A escritora foi uma das artistas que melhor retratou esse lado obscuro da sociedade em que viveu, dando origem a uma narrativa caudalosa, mordaz, uniforme em seu primor ao longo de três livros, levados a prelo em espaços muito bem definidos no tempo, aspecto que se toma como certeiro da produção de alguém que escrevia como respirava, com fluidez, organicamente, sorvendo as palavras e as ideias e fazendo com que seus leitores também acessassem esse lugar mágico que só a grande arte descortina ao gênero humano. O maior trunfo de Austen, contudo, foi ter conseguido ultrapassar supostas barreiras entre uma e outra manifestação artística e ir se desdobrando no transcurso dos anos, mantendo o interesse pelo livro ao passo que suas histórias ficavam indóceis à placidez material da literatura. Adaptado para o cinema pela primeira vez há quase trinta anos, em 2022 “Persuasão” torna à vida pelas mãos de Carrie Cracknell, que fez carreira no teatro e agora mostra excelência também na realização de filmes. É óbvia a interseção entre seu ofício de origem e o novo meio que abraça, a começar pela opção de fazer a protagonista falar diretamente à câmera, recurso usado à farta no teatro. A derrubada da quarta parede é, sem dúvida, um expediente que aproxima público e atores — talvez aproxime até demais —, mas Cracknell é sagaz ao empregá-lo quando mescla essas entradas individuais com longas passagens do texto profuso de Austen, roteirizado pela estreante Alice Victoria Winslow e o veterano Ron Bass. Mesmo se comparado à ótima versão de Roger Michell (1956-2021), levada à tela em 1995, a qualidade da releitura mais atual sobressai, com a ressalva de que, conscientemente ou não, Cracknell saúda “Persuasão” como um exemplo de modernidade, cujo arrojo da premissa — e o destemor da mente privilegiada de onde veio — não poderia ser mero adorno.

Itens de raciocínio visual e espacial
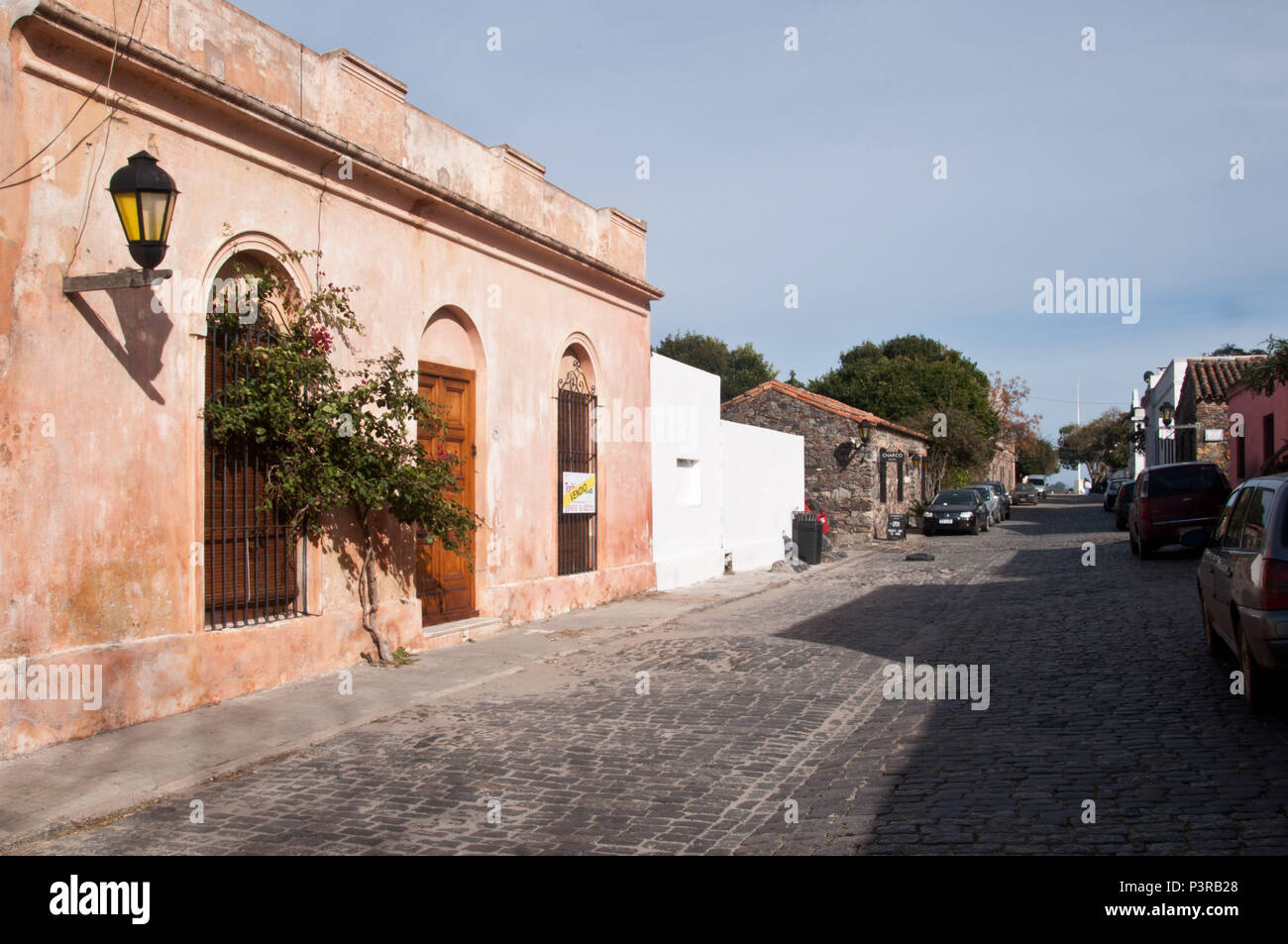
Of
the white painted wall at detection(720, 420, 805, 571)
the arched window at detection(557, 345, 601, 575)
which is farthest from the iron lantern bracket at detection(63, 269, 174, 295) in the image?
the white painted wall at detection(720, 420, 805, 571)

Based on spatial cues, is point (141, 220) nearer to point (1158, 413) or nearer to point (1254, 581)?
point (1254, 581)

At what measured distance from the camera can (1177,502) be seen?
19.9 meters

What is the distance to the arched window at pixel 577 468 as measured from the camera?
1416 cm

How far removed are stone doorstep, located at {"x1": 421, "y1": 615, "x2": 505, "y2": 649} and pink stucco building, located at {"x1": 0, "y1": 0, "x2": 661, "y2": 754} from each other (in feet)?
0.17

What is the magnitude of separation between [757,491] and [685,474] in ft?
13.3

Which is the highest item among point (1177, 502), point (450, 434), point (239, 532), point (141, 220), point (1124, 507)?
point (141, 220)

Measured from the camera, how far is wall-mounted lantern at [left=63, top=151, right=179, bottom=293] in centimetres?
688

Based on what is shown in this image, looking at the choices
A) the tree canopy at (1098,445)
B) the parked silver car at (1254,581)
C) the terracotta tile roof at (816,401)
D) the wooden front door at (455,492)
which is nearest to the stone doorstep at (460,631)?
the wooden front door at (455,492)

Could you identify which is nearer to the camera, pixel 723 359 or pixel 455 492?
pixel 455 492

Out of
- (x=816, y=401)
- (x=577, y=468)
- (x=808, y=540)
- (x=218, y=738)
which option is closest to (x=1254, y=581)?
(x=218, y=738)

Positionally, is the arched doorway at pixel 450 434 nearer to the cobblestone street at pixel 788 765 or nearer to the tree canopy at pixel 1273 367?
the cobblestone street at pixel 788 765

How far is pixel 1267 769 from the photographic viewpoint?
576cm

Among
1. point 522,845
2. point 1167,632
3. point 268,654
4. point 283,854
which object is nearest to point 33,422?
point 268,654

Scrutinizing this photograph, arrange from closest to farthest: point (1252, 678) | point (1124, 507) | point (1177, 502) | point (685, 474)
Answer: point (1252, 678) → point (685, 474) → point (1177, 502) → point (1124, 507)
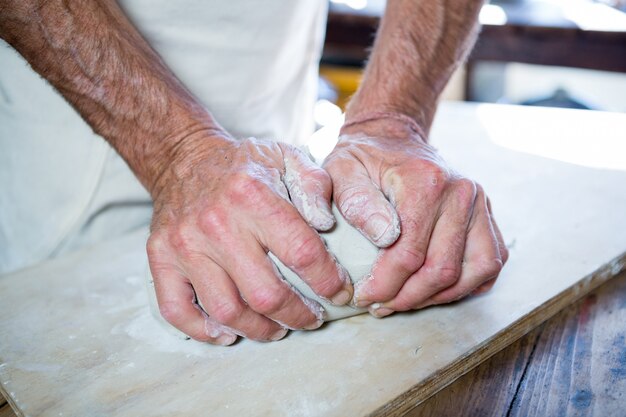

= Tarefas propostas =
1 - Responda com base no texto sobre o filme "Persuasão":
(a) Em que área Carrie Cracknell fez carreira antes de dirigir filmes?
(b) Quem escreveu o roteiro do filme?
(c) Em que ano a versão de Roger Michell chegou às telas?
2 - Escreva a continuação do texto sobre o filme "Persuasão", começando logo depois da última frase.

= Respostas =
1 -
(a) No teatro.
(b) Alice Victoria Winslow e Ron Bass.
(c) Em 1995.

2 -
Dakota Johnson encarna uma Anne Elliot que quase salta do raiar do século retrasado para a contemporaneidade. A força da personagem e da produção mesma está, em grande medida, em seu apelo estético. Os figurinos de Marianne Agertoft, mormente aqueles com os quais veste a protagonista de Johnson, são precisamente essa carta de intenções para o arquétipo da mulher a frente de seu tempo, e passariam, com um ou outro ajuste pontual, por roupas prêt-à-porter de butiques hypadas da Londres dos nossos dias. Johnson defende sua personagem igualmente amparada por essas lufadas de frescor criativo — de Cracknell, de Agertoft, de Winslow —, e é esse mesmo o oxigênio de que esta versão para o clássico de Austen se abastece, sem nenhum prejuízo para a essência da trama original, que se diga. Subsiste a mulher madura (para os padrões de 1816, por óbvio), perdida, torturada pelas decisões nem certas nem erradas de um passado nem tão distante, mas remoto, que vence pelo próprio esforço, malgrado seja obrigada a conviver com a possibilidade de passar o resto de seus dias entornando garrafas de bom vinho na imensidão de um quarto em desabrido caos, sobre uma cama fria e mal-ajambrada, contando apenas com a lealdade do coelho de estimação. Até que o homem de que desfizera, e de quem segue enamorada passados oito anos, reaparece.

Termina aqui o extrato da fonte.